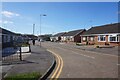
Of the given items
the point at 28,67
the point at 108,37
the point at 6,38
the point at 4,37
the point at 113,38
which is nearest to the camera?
the point at 28,67

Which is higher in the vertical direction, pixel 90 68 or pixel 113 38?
pixel 113 38

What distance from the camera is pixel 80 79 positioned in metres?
10.2

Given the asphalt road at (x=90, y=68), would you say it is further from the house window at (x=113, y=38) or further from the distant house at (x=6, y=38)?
the house window at (x=113, y=38)

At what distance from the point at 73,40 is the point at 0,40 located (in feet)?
151

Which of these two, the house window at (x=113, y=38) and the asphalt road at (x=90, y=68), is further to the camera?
the house window at (x=113, y=38)

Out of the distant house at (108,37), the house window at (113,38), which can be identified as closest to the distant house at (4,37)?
........
■ Instructions for the task ■
Starting at the line that contains "Which is higher" and ending at the last line of the listing, please update the text by changing "asphalt road" to "paved road", leaving everything else as it is. Write out only those lines.

■ Answer in full ■
Which is higher in the vertical direction, pixel 90 68 or pixel 113 38?
pixel 113 38

What distance from the camera is pixel 80 79 positioned in metres?
10.2

Given the paved road at (x=90, y=68), would you say it is further from the house window at (x=113, y=38) or further from the distant house at (x=6, y=38)?
the house window at (x=113, y=38)

At what distance from the point at 73,40 is the point at 0,40 located (in feet)?
151

Which of these two, the house window at (x=113, y=38) and the paved road at (x=90, y=68), is further to the camera?
the house window at (x=113, y=38)

Out of the distant house at (108,37), the house window at (113,38), which can be identified as closest to the distant house at (4,37)?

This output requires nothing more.